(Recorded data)
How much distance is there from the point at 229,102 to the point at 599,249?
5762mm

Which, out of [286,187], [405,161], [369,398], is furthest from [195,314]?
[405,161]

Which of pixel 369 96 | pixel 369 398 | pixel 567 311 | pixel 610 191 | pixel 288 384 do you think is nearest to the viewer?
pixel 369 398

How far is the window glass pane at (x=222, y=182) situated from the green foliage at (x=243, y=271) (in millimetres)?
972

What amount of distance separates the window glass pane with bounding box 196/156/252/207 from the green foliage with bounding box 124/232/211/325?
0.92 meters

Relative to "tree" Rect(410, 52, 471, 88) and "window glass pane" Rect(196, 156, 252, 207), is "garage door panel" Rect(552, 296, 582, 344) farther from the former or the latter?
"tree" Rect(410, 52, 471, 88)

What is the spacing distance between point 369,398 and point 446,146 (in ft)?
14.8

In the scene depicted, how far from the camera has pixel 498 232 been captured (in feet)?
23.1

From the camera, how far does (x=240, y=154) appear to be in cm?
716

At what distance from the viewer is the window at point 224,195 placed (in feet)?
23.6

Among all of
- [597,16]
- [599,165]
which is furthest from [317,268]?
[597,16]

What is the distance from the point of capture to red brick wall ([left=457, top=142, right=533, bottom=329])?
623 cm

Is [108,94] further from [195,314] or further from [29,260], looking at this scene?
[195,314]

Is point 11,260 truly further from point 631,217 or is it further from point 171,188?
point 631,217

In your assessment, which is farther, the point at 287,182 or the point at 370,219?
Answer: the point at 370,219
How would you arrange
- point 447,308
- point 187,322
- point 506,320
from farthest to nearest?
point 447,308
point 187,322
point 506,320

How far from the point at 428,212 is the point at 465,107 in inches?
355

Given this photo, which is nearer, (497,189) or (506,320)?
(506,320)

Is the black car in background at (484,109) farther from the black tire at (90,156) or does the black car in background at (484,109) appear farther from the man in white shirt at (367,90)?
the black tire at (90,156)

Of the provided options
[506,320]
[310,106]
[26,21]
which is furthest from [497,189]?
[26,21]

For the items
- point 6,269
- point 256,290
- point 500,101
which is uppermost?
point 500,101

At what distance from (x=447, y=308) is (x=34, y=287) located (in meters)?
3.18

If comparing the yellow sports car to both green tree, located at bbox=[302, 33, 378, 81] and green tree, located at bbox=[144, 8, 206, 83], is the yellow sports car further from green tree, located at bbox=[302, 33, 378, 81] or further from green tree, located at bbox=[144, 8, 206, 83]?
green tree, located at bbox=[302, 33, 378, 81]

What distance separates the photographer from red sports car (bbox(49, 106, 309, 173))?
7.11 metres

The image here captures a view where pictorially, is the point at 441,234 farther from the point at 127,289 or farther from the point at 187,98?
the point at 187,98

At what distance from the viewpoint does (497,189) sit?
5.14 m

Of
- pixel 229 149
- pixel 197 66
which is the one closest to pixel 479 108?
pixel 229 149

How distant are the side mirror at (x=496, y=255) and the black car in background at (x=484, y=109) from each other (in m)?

- _Work instructions_: Reproduce all of the lines above word for word, with no changes.

- _Problem solution_:
How much distance is there from the point at 229,102 to the point at 599,249?
5762mm

Which, out of [286,187], [405,161], [369,398], is furthest from [195,314]?
[405,161]

Which of pixel 369 96 | pixel 369 398 | pixel 567 311 | pixel 610 191 | pixel 288 384 do you think is nearest to the viewer?
pixel 369 398

How far is the window glass pane at (x=222, y=182) situated from the green foliage at (x=243, y=271) (in millimetres)?
972

What amount of distance separates the window glass pane with bounding box 196/156/252/207 from the green foliage with bounding box 124/232/211/325?
0.92 meters

Relative to "tree" Rect(410, 52, 471, 88) and "window glass pane" Rect(196, 156, 252, 207), is "garage door panel" Rect(552, 296, 582, 344) farther from the former or the latter?
"tree" Rect(410, 52, 471, 88)

What is the spacing distance between point 369,398 and point 446,146 (in ft)?
14.8

In the scene depicted, how far from the camera has pixel 498 232 been captured (in feet)?
23.1

From the camera, how far does (x=240, y=154) appear to be in cm?
716

At what distance from the viewer is the window at point 224,195 placed (in feet)?
23.6

Among all of
- [597,16]
- [599,165]
which is furthest from [317,268]?
[597,16]

What is the distance from the point of capture to red brick wall ([left=457, top=142, right=533, bottom=329])?
623 cm

Is [108,94] further from [195,314] or further from [29,260], looking at this scene?
[195,314]

Is point 11,260 truly further from point 631,217 or is it further from point 171,188?
point 631,217

In your assessment, which is farther, the point at 287,182 or the point at 370,219?
Answer: the point at 370,219
How would you arrange
- point 447,308
- point 187,322
- point 506,320
from farthest to nearest?
point 447,308
point 187,322
point 506,320

How far from the point at 428,212 is the point at 465,107 in inches?
355

Given this photo, which is nearer, (497,189) or (506,320)?
(506,320)

Is the black car in background at (484,109) farther from the black tire at (90,156) or does the black car in background at (484,109) appear farther from the man in white shirt at (367,90)?
the black tire at (90,156)

Of the provided options
[506,320]
[310,106]
[26,21]
which is furthest from [497,189]?
[26,21]

For the items
- point 6,269
- point 256,290
- point 500,101
which is uppermost?
point 500,101

At what distance from (x=447, y=308) is (x=34, y=287) located (in meters)?
3.18

If comparing the yellow sports car to both green tree, located at bbox=[302, 33, 378, 81] and green tree, located at bbox=[144, 8, 206, 83], is the yellow sports car further from green tree, located at bbox=[302, 33, 378, 81] or further from green tree, located at bbox=[144, 8, 206, 83]?
green tree, located at bbox=[302, 33, 378, 81]

What distance separates the photographer from red sports car (bbox(49, 106, 309, 173))?
7.11 metres

The image here captures a view where pictorially, is the point at 441,234 farther from the point at 127,289 or farther from the point at 187,98?
the point at 187,98

At what distance from the viewpoint does (497,189) sit?
5.14 m

Of
- pixel 229 149
- pixel 197 66
which is the one closest to pixel 479 108?
pixel 229 149

How distant are the side mirror at (x=496, y=255) and the black car in background at (x=484, y=109) from each other (in m)?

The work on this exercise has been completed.